Early invasion to surrounding tissue or rapid dissemination to distant organ is characteristic feature of pancreatic cancer. Only 20% of patients are eligible for surgical resection and the prognosis is unfavorable even in those patients (1). Epithelial-mesenchymal transition (EMT) plays important role during invasion and metastasis which requires involvement of multiple cytokines and signaling pathways (2). Targeting the EMT-inducing machinery in pancreatic cancer cells could be a novel therapeutic strategy.
In addition to cytokines and signaling molecules, a novel paradigm has been brought into the cancer research field. Now it is recognized that noncoding RNA including miRNA regulates various biologic processes including EMT (3). miRNA is a small RNA consisting of 20 to 23 nucleotide which targets 3′ untranslated region (UTR) sequence of mRNA for destabilization (4). One miRNA is able to target multiple mRNAs which indicates that miRNA could orchestrate gene regulation of biologic processes. The role of miRNA in cancer progression has been extensively studied on the basis of these evidences.
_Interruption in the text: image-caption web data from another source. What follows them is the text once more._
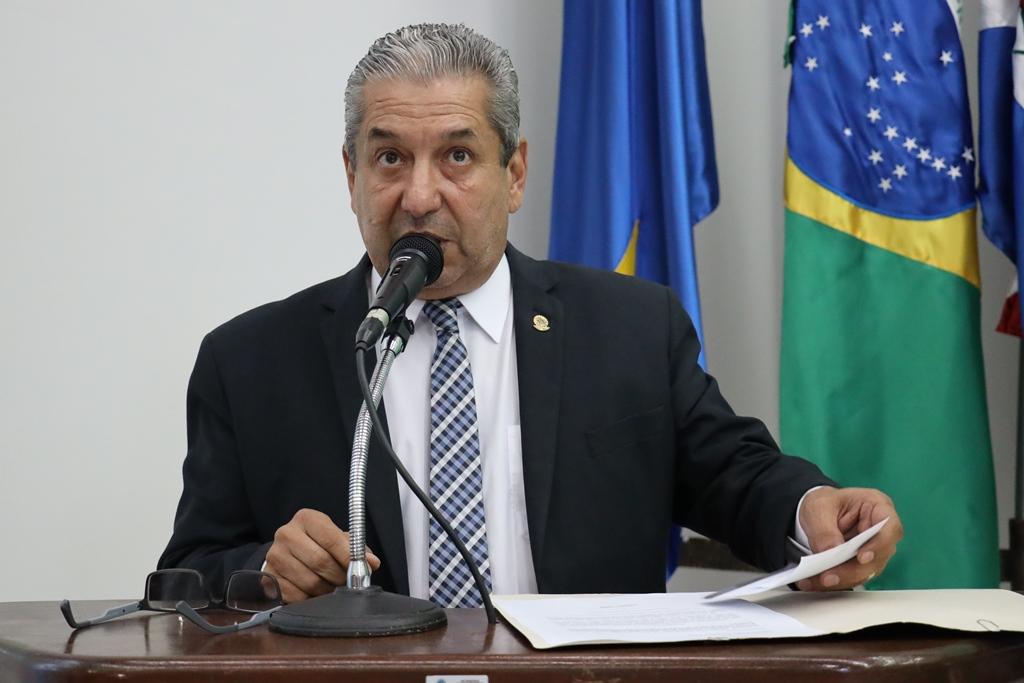 Candinho Gabínio anuncia que Câmara vai devolver mais de R$ 1,4 milhão à Prefeitura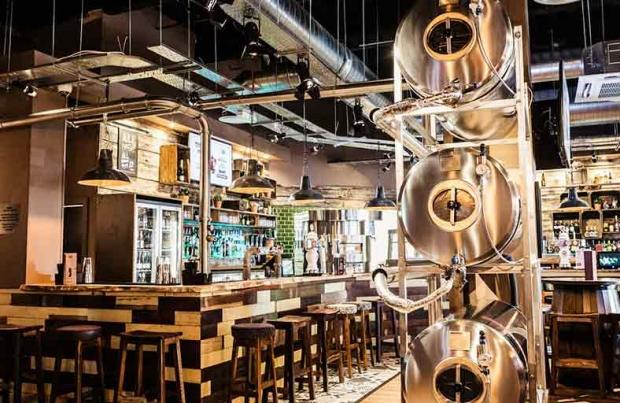 BurningNight pub chain raises over £900k through Crowdstacker Peer to Peer lending.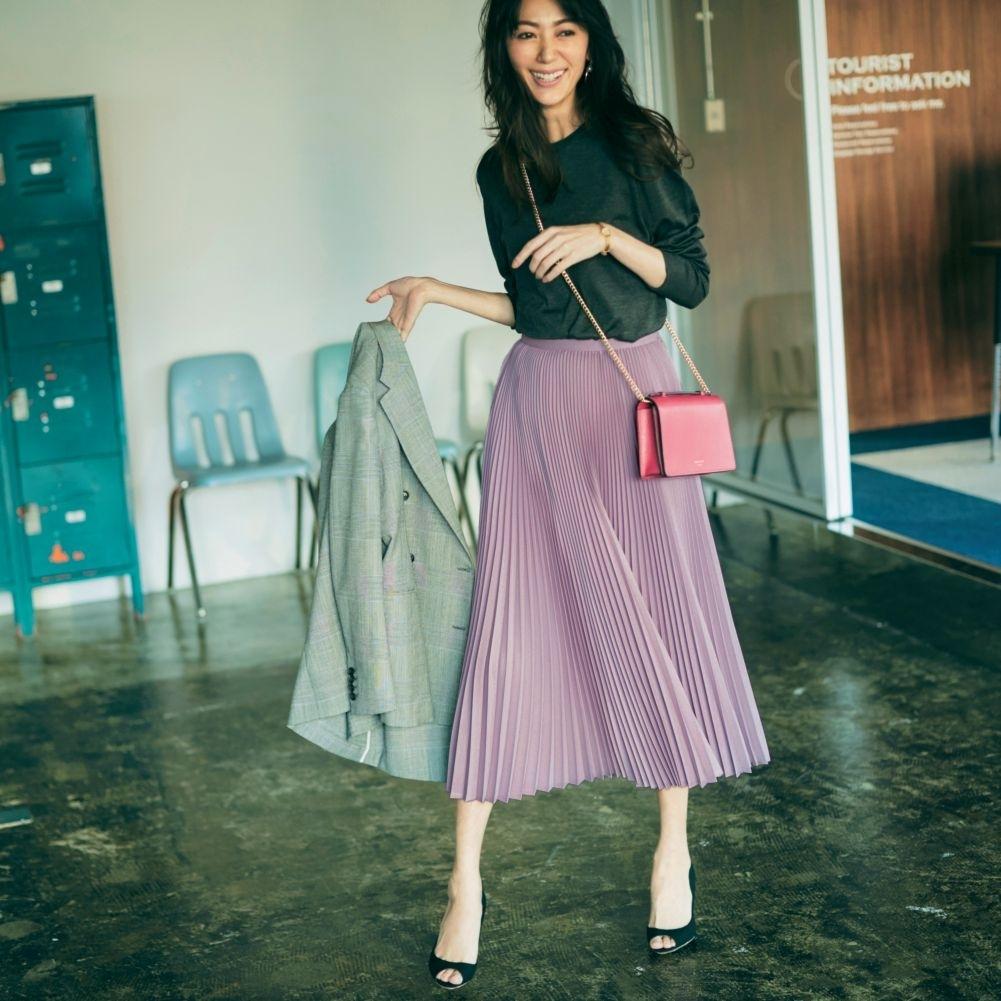 春のスカートコーデ15選 13. どんな色とも好相性の【ピンクバッグ】は同系色スカート合わせで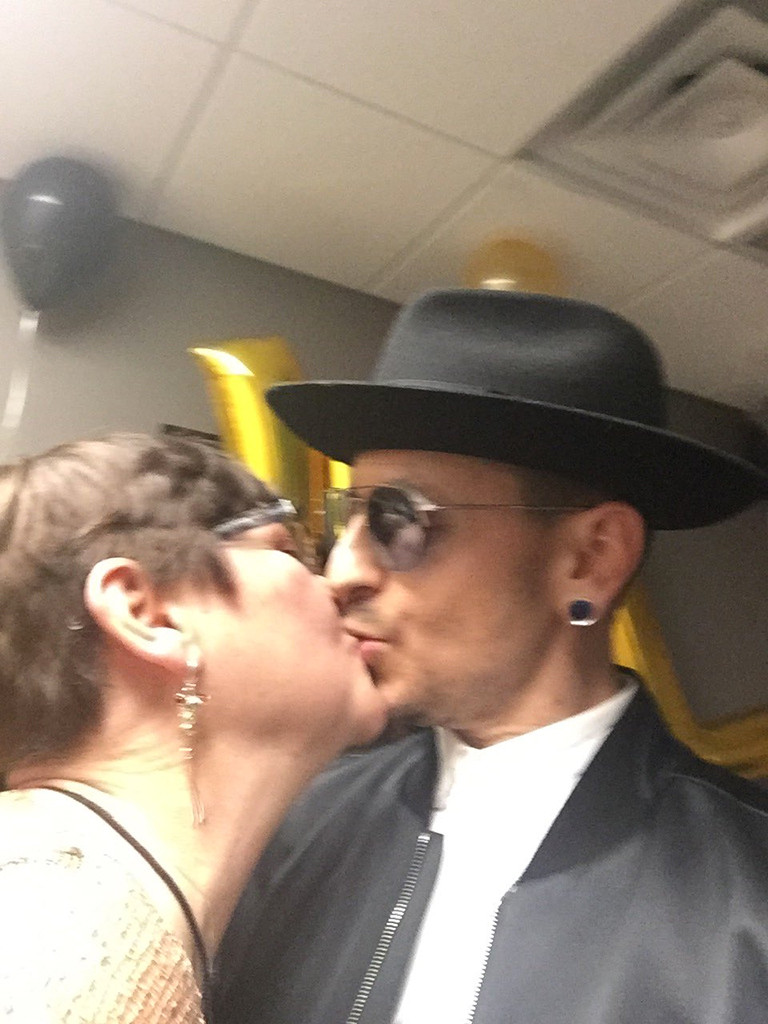 Chester Bennington, Susan Eubanks, Mother, 2nd Death Anniversary, Twitter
Several miRNAs are differentially expressed in cancer cells compared with normal cells. Their expression status determines the biologic behavior of cancer cells. The miR-21 is highly expressed in pancreatic cancer cells than in the normal pancreatic ductal cells (5). Furthermore, transient overexpression of miR-21 attenuates the antiproliferative effect of gemcitabine. The miR-145 is downregulated in breast cancer tissue compared with normal tissue (6). Reexpression of miR-145 in breast cancer cell lines results in decreased cellular migration and invasion.
In this study, we carried out comprehensive analysis of miRNA expression profiles in invasive ductal adenocarcinoma (IDA), intraductal papillary mucinous adenoma (IPMA), intraductal papillary mucinous carcinoma (IPMC), and human pancreatic cancer cell line to elucidate indispensable miRNAs which are differentially expressed in IDA and pancreatic cancer cell line. The miR-126 was significantly downregulated commonly in IDA and pancreatic cancer cell line and its direct interaction with novel target gene ADAM9 was identified by 3′-UTR assay. The miR-126/ADAM9 axis was confirmed to regulate cellular migration and invasion of pancreatic cancer cells for the first time which would delineate novel therapeutic target of advanced pancreatic cancer.
Materials and Methods
Cell line and cell culture
The human pancreatic cancer cell lines ASPC-1, MiaPaca-2, BxPC3, Panc-1, and KLM-1 were obtained from American Type Culture Collection or Cell Resource Center for Biomedical Research Institute of Development, Aging and Cancer (Sendai, Japan) and maintained as described previously (7, 8).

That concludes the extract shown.